Neither the corporation nor the Covered Person will unreasonably withhold their
consent to any proposed settlement.

         (d) If it is determined that the Covered Person is entitled to
indemnification other than as afforded under subparagraph (b) above, payment to
the Covered Person of the additional amounts for which he is to be indemnified
shall be made within ten (10) days after such determination.

         Section 7.9.      Procedures.

         (a) Method of Determination. A determination (as provided for by this
Article or if required by applicable law in the specific case) with respect to a
Covered Person's entitlement to indemnification shall be made either (a) by the
board of directors by a majority vote of a quorum consisting of Disinterested
directors, or (b) in the event that a quorum of the board of directors
consisting of Disinterested directors is not obtainable or, even if obtainable,
such quorum of Disinterested directors so directs, by Independent Counsel in a
written determination to the board of directors, a copy of which shall be
delivered to the Covered Person seeking indemnification, or (c) by the vote of
the holders of a majority of the corporation's capital stock outstanding at the
time entitled to vote thereon.



                                     - 14 -




         (b) Initiating Request. A Covered Person who seeks indemnification
under this Article shall submit a Request for indemnification, including such
documentation and information as is reasonably available to such Covered Person
and is reasonably necessary to determine whether and to what extent such Covered
Person is entitled to indemnification.

         (c) Presumptions. In making a determination with respect to entitlement
to indemnification hereunder, the person or persons or entity making such
determination shall not presume that the Covered Person is or is not entitled to
indemnification under this Article.

         (d) Burden of Proof. Each Covered Person shall bear the burden of going
forward and demonstrating sufficient facts to support his claim for entitlement
to indemnification under this Article. That burden shall be deemed satisfied by
the submission of an initial Request for Indemnification pursuant to section
7.9(b) above.

         (e) Effect of Other Proceedings. The termination of any proceeding or
of any claim, issue or matter therein, by judgment, order, settlement or
conviction, or upon a plea of guilty or of nolo contendere or its equivalent,
shall not (except as otherwise expressly provided in this Article) of itself
adversely affect the right of a Covered Person to indemnification or create a
presumption that a Covered Person did not act in Good Faith.

Information provided
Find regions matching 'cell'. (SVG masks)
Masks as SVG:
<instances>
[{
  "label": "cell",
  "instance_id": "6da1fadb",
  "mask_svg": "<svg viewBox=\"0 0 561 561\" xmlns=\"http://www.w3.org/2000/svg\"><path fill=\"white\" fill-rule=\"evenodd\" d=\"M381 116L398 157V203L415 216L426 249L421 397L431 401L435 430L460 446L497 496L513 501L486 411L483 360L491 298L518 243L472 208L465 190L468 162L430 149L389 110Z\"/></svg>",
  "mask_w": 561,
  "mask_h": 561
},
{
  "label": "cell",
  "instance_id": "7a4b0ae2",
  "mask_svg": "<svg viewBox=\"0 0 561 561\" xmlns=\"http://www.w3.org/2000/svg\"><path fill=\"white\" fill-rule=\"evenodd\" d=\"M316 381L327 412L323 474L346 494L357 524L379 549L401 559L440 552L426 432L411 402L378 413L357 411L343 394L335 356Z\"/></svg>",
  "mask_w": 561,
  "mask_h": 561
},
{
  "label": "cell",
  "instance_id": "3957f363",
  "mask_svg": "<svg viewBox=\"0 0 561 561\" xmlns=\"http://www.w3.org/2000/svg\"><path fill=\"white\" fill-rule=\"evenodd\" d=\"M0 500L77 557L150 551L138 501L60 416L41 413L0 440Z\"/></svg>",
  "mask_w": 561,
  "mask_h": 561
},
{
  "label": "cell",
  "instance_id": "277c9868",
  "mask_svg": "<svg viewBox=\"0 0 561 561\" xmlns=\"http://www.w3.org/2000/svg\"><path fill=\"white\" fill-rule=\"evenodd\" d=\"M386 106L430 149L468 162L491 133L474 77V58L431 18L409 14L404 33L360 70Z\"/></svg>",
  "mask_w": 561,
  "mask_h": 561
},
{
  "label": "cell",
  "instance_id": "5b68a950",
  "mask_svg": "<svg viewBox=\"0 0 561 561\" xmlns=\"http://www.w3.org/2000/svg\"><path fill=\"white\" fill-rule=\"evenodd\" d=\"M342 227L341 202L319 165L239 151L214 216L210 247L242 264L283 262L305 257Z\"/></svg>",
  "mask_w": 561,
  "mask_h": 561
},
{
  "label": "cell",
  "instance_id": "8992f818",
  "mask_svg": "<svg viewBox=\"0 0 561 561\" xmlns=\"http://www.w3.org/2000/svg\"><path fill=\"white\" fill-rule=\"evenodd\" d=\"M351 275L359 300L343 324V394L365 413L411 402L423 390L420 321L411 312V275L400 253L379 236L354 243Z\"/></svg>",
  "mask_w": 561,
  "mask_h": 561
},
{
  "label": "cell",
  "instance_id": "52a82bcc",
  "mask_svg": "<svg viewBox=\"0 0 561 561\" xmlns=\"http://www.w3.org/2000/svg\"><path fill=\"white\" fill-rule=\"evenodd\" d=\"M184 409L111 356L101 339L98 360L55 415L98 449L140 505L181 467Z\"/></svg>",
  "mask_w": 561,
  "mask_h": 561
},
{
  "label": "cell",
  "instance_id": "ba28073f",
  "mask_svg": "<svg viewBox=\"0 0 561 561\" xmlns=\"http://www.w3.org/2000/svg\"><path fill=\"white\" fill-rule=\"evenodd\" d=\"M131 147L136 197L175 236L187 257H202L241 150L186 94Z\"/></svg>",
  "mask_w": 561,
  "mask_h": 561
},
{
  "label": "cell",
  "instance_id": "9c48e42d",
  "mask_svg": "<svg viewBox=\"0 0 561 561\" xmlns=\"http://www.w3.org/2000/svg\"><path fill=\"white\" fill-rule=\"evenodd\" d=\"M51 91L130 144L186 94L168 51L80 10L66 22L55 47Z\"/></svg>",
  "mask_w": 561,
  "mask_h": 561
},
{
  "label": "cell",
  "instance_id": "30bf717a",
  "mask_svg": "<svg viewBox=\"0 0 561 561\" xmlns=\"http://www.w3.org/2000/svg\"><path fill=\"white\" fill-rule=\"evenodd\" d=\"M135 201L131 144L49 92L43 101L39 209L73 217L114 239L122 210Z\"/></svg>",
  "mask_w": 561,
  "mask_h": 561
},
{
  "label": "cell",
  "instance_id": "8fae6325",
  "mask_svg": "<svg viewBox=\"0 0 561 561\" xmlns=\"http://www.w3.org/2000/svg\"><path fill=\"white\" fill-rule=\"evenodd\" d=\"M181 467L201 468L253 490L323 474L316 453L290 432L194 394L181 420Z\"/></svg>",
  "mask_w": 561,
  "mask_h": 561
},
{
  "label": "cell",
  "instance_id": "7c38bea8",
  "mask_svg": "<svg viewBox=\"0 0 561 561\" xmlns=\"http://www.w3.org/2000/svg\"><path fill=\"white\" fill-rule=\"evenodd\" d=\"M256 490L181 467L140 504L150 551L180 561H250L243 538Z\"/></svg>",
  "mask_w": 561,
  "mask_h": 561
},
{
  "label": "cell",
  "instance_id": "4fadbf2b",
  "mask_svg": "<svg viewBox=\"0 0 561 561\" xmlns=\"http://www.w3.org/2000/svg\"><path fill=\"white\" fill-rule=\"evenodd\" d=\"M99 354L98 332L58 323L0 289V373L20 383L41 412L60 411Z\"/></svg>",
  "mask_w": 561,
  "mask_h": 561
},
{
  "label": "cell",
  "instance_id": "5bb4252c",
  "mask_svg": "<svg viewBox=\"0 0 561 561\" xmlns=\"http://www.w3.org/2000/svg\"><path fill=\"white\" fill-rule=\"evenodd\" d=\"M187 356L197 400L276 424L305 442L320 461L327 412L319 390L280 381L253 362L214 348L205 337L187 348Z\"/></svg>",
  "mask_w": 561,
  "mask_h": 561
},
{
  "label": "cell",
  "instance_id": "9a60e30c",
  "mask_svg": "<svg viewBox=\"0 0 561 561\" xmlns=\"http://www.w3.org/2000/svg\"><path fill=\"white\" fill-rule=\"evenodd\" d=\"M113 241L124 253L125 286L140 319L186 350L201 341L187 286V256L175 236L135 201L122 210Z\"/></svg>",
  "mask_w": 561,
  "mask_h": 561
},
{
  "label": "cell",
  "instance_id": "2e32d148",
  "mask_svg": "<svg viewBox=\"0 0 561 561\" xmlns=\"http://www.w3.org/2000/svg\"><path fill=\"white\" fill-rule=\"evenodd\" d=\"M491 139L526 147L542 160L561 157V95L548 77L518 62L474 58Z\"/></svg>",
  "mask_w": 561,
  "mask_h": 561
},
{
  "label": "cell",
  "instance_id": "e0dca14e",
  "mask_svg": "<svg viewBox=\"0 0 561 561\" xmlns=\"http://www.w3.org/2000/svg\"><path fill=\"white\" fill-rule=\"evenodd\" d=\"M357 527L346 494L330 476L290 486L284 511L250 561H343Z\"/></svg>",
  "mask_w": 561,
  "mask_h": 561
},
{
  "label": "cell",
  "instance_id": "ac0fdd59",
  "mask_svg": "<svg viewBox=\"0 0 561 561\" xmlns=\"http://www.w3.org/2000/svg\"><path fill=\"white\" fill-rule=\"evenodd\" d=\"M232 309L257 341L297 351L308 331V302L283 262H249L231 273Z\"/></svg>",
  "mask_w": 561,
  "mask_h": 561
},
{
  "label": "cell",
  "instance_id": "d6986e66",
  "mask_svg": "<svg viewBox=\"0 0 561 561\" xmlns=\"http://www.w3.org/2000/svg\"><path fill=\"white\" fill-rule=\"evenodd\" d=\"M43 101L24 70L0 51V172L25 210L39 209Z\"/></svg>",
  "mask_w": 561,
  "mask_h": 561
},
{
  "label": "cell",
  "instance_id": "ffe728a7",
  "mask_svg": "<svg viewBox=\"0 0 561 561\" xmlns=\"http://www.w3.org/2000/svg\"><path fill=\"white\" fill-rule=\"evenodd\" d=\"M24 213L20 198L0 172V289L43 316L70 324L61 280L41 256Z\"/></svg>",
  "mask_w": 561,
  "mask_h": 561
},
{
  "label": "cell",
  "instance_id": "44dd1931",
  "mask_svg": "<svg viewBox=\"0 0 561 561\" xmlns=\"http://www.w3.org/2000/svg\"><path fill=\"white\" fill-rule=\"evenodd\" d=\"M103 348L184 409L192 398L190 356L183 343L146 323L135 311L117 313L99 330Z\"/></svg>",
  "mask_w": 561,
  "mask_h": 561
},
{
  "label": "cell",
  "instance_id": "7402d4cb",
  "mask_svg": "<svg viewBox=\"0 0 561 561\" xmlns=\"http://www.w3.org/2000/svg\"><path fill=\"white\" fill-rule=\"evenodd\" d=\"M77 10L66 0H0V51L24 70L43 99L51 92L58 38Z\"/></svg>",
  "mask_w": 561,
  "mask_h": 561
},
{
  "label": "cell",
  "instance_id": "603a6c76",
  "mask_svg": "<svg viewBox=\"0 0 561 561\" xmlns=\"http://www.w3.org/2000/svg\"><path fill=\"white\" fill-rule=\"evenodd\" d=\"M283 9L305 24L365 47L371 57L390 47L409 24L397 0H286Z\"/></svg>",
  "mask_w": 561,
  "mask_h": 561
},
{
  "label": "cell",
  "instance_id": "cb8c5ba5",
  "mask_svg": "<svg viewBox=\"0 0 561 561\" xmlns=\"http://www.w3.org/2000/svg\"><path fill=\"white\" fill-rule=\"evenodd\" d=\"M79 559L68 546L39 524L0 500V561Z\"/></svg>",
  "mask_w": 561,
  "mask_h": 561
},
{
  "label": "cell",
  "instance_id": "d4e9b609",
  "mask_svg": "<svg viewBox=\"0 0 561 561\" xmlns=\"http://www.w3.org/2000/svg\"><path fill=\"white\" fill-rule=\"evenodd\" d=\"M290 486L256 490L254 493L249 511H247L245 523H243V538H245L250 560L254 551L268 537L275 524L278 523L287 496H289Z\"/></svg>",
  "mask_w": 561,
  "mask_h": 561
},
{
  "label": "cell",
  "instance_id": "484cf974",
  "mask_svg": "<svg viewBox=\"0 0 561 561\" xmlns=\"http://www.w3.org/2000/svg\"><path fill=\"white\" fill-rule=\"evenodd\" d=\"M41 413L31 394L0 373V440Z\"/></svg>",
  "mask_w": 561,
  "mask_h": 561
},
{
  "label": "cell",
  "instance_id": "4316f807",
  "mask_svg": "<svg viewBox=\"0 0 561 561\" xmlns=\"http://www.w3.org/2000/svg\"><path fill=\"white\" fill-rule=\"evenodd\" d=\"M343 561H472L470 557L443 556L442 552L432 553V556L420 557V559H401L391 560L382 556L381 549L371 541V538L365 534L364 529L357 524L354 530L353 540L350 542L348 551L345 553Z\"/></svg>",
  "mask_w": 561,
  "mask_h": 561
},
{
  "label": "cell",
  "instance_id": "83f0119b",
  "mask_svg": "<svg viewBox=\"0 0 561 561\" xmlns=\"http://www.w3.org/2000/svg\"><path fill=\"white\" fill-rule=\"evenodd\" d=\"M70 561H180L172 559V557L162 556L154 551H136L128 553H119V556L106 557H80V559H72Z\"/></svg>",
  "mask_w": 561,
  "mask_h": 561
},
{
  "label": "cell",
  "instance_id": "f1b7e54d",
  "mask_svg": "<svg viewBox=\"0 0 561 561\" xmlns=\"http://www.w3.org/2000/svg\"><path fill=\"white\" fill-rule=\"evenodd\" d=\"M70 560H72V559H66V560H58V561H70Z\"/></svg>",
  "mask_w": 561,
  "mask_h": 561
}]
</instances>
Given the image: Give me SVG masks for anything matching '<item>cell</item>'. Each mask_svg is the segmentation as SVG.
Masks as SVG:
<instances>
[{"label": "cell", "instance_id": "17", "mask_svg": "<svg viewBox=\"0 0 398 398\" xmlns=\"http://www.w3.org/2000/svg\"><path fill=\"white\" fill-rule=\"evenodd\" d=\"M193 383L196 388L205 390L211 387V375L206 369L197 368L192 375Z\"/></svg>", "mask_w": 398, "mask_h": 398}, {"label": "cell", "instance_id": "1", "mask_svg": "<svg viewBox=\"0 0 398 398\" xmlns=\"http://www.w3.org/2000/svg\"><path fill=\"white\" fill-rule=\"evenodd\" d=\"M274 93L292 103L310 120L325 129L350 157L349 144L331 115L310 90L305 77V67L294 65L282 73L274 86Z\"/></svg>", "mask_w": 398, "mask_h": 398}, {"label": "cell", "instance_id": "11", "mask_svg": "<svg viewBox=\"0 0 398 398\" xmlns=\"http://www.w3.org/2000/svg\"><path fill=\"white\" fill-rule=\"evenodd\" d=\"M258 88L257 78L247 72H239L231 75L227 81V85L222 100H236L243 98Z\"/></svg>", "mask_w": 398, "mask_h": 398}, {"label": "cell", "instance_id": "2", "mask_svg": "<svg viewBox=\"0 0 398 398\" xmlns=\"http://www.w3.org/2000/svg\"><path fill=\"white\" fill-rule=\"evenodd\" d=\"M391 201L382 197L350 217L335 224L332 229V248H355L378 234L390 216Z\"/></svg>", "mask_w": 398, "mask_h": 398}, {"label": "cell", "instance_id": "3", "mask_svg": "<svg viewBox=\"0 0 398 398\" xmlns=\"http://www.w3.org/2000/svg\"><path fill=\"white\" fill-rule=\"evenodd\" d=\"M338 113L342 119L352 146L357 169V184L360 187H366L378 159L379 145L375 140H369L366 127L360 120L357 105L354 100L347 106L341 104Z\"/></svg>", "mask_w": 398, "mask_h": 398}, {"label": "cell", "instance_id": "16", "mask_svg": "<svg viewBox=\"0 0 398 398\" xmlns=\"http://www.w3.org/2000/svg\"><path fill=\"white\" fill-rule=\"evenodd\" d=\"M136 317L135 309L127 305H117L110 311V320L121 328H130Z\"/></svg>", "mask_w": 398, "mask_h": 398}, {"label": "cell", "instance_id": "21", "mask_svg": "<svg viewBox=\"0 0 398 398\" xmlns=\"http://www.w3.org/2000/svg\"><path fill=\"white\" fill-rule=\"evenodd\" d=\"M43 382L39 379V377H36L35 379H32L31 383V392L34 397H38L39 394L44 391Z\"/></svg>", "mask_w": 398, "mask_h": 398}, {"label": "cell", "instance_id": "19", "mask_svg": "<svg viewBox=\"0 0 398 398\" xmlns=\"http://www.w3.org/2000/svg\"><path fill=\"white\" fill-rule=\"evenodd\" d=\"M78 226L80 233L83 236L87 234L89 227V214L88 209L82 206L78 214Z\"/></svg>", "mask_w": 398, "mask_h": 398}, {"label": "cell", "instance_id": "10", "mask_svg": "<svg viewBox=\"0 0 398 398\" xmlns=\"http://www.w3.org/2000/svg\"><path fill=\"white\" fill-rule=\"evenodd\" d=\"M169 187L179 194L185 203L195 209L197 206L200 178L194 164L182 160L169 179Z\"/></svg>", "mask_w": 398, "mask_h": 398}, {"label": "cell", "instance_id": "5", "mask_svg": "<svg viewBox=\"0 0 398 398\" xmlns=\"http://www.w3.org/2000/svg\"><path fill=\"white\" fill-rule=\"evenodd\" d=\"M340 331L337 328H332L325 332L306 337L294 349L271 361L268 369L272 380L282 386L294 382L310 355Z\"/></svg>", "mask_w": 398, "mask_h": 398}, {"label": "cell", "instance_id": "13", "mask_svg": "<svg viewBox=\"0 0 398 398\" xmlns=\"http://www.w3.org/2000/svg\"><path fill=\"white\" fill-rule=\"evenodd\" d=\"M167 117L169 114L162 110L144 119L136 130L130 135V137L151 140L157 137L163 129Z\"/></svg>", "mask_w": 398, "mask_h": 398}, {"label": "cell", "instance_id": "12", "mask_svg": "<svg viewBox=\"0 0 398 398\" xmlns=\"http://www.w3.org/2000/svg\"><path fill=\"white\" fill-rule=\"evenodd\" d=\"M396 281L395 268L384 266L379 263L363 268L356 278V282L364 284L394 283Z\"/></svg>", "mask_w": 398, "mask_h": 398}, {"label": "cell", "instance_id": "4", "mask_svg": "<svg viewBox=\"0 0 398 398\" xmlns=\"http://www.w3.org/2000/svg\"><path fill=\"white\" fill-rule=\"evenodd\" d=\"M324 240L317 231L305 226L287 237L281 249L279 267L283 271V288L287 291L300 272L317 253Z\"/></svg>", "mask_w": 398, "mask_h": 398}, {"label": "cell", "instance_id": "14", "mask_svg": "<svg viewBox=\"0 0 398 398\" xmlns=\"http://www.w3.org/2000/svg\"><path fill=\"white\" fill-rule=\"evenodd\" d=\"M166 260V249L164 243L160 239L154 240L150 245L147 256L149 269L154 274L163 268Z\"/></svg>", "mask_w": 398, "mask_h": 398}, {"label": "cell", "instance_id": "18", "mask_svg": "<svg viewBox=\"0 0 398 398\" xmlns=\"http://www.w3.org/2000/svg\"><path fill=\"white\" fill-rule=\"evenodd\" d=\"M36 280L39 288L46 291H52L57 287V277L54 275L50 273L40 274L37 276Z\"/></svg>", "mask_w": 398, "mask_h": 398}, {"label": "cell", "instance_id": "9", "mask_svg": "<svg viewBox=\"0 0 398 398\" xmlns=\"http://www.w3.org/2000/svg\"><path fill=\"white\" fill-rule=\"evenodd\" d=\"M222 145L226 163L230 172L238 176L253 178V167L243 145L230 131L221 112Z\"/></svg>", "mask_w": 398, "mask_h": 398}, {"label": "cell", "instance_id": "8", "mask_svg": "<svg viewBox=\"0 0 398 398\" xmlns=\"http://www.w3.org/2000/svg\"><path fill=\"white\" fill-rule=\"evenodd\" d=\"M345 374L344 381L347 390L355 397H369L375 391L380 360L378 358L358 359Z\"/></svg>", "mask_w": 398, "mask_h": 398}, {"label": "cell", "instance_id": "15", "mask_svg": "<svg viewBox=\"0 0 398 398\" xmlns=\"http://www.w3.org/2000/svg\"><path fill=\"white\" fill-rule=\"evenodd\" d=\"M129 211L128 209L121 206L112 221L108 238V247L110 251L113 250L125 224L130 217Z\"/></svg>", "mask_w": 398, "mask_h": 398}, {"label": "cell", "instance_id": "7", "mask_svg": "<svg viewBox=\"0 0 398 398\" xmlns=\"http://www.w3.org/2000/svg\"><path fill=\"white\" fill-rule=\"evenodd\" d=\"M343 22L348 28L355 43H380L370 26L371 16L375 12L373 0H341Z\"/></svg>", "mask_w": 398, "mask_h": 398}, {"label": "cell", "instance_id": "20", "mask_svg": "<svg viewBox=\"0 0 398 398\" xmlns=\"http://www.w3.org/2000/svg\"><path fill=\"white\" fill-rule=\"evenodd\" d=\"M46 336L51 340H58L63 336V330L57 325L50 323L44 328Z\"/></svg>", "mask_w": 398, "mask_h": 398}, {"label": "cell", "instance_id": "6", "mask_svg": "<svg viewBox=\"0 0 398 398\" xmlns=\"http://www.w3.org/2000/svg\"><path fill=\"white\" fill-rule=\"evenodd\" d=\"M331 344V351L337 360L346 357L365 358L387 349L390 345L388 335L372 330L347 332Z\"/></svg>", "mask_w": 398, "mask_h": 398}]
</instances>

Requests
**A.** Reproduce the indemnification passage word for word, starting at "(d) Burden of" and ending at "7.9(b) above.".
**B.** Continue the indemnification passage after its last sentence.

Task answers
**A.**
(d) Burden of Proof. Each Covered Person shall bear the burden of going
forward and demonstrating sufficient facts to support his claim for entitlement
to indemnification under this Article. That burden shall be deemed satisfied by
the submission of an initial Request for Indemnification pursuant to section
7.9(b) above.

**B.**
         Section 7.10. Action by the Corporation. Any action, payment, advance
determination other than a determination made pursuant to Section 7.9 (a) above,
authorization, requirement, grant of indemnification or other action taken by
the Corporation pursuant to this Article shall be effected exclusively through
any Disinterested person so authorized by the board of directors of the
corporation, including the president or any vice president of the corporation.

         Section 7.11. Non-Exclusivity. The rights of indemnification and to
receive advancement of Expenses as provided by this Article shall not be deemed
exclusive of any other rights to which a Covered Person may at any time be
entitled under applicable law, the Articles of Organization, these By-Laws, any
agreement, a vote of stockholders or a resolution of the board of directors, or
otherwise. No amendment, alteration, rescission or replacement of this Article
or any provision hereof shall be effective as to a Covered Person with respect
to any action taken or omitted by such Covered Person in such Covered Person's
Corporate Status or with respect to any state of facts then or previously
existing or any proceeding previously or thereafter brought or threatened based
in whole or to the extent based in part upon any such state of facts existing
prior to such amendment, alteration, rescission or replacement.

         Section 7.12. Insurance. The corporation may maintain, at its expense,
an insurance policy or policies to protect itself and any Covered Person,
officer, employee or agent of the corporation or another enterprise against
liability arising out of this Article or otherwise, whether or not the
corporation would have the power to indemnify any such person against such
liability under the Massachusetts Business Corporation Law.

         Section 7.13. No Duplicative Payment. The corporation shall not be
liable under this Article to make any payment of amounts otherwise indemnifiable
hereunder if and to the extent that a


                                     - 15 -




Covered Person has otherwise actually received such payment under any insurance
policy, contract, agreement or otherwise.

         Section 7.14. Expenses of Adjudication. In the event that any Covered
Person seeks a judicial adjudication, or an award in arbitration, to enforce
such Covered Person's rights under, or to recover damages for breach of, this
Article, such Covered Person shall be entitled to recover from the corporation,
and shall be indemnified by the corporation against, any and all expenses (of
the types described in the definition of Expenses in Section 7.1 of his Article)
actually and reasonably incurred by such Covered Person in seeking such
adjudication or arbitration, but only if such Covered Person prevails therein.
If it shall be determined in such adjudication or arbitration that the Covered
Person is entitled to receive part but not all of the indemnification of
expenses sought, the expenses incurred by such Covered Person in connection with
such adjudication or arbitration shall be appropriately prorated.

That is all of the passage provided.